El evangelista debe evitar estar consciente de sí mismo al predicar las buenas nuevas. Todos aquellos que han predicado el evangelio, a lo largo de los siglos, han evitado estar preocupados por ellos mismos. Cuanto menos se centre en sí mismo un predicador, más poderoso será su espíritu. Cuando predica no es distraído ni por los cielos, ni por la tierra, ni por el hombre, aunque todo ello esté enfrente de él. El está absorto expresando lo que está en su interior, y no le preocupa si es aceptado o rechazado por los oyentes. Cuando el predicador está libre de su timidez y sus temores personales, su espíritu es potente y puede conducir a los hombres al arrepentimiento. Este es un requisito básico para predicar el evangelio. Para ejercer el ministerio de la Palabra de Dios con eficacia, uno debe hacer a un lado toda preocupación que tenga por sí mismo. Si al expresar la Palabra de Dios uno reacciona al medio ambiente, si teme que la audiencia lo critique o no le preste atención, este temor debilitará el espíritu y, en consecuencia, no podrá hacerlo brotar, y no será lo suficientemente fuerte como para llenar la necesidad de los oyentes. Los ministros de la Palabra que no practican esto se secan fácilmente. Si el predicador observa que la audiencia la componen personas mayores que él, o de más prestigio, o más educadas y más competentes que él, no podrá articular su mensaje adecuadamente, no importa cuanto se esfuerce. Si el evangelista piensa que los demás son más importantes que él, se sentirá inferior; pero si magnifica el evangelio, subyugará a la audiencia. Todo predicador debe dar libertad al espíritu. Cualquier sentido de inferioridad rebaja la Palabra de Dios, y debilita y vacía el espíritu, el cual no podrá aflorar.

● **Registros de relaciones espaciales**:
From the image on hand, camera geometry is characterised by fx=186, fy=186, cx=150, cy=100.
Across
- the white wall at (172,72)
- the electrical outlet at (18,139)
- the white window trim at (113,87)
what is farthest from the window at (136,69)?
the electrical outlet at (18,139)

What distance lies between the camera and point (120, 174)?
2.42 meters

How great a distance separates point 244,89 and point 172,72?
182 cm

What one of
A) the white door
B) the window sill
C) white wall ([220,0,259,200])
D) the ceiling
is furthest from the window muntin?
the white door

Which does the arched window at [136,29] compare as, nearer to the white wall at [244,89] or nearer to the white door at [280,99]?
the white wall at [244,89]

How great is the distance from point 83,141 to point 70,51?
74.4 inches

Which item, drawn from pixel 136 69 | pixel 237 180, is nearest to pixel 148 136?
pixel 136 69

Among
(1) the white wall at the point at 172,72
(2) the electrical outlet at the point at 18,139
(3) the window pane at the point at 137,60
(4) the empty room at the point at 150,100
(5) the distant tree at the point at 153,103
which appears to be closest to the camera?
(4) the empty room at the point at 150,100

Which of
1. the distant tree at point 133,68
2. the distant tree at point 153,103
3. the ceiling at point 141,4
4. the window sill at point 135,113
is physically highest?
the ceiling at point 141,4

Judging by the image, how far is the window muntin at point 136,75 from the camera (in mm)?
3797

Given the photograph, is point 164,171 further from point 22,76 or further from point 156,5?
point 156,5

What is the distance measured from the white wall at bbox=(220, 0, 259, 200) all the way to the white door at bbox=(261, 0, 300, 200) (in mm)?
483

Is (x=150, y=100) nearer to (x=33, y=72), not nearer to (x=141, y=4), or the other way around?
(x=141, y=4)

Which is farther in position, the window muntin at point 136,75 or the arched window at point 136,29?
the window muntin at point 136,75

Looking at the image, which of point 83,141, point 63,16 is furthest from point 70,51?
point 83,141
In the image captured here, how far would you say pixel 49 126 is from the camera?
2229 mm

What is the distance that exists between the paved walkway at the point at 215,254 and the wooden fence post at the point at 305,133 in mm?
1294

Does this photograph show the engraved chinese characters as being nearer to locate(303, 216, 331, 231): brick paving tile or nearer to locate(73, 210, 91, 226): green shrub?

● **TRABAJO POR REALIZAR**:
(1) Enumere todas las características de los oyentes que, según el fragmento sobre la predicación del evangelio, impiden al predicador articular su mensaje adecuadamente cuando las observa en la audiencia.
(2) Prosiga el fragmento sobre la predicación del evangelio a partir de su última oración.

● **CONJUNTO DE RESPUESTAS**:
(1)
- Son personas mayores que él.
- Son de más prestigio.
- Son más educadas.
- Son más competentes que él.

(2)
Para ejercer el ministerio de la Palabra, el siervo del Señor debe estar libre de todo complejo de inferioridad. El temor al hombre no es una señal de humildad sino de inferioridad y procede del alma. Está lejos de la humildad que viene del espíritu, la cual es el resultado de recibir el resplandor de la luz divina que nos doblega al alumbrar nuestra verdadera condición espiritual. El complejo de inferioridad proviene de examinarse a uno mismo y de temer al hombre. Una persona que tiene complejo de inferioridad puede a veces ser orgullosa y arrogante. La autocrítica y el examen personal son una especie de complejo de inferioridad que lastima el espíritu y anula su función. Por consiguiente, frente a la audiencia debemos tener temor y temblor, y expresarnos con denuedo y confianza. Estos aspectos son muy importantes; si carecemos de uno de ellos agraviaremos al espíritu y no podremos servir como ministros de la Palabra. Cada vez que ministremos la Palabra, debemos guardar el espíritu, ya que si lo herimos, no podremos usarlo.
(
Ministerio de la Palabra de Dios, El, capítulo 17, por Watchman Nee)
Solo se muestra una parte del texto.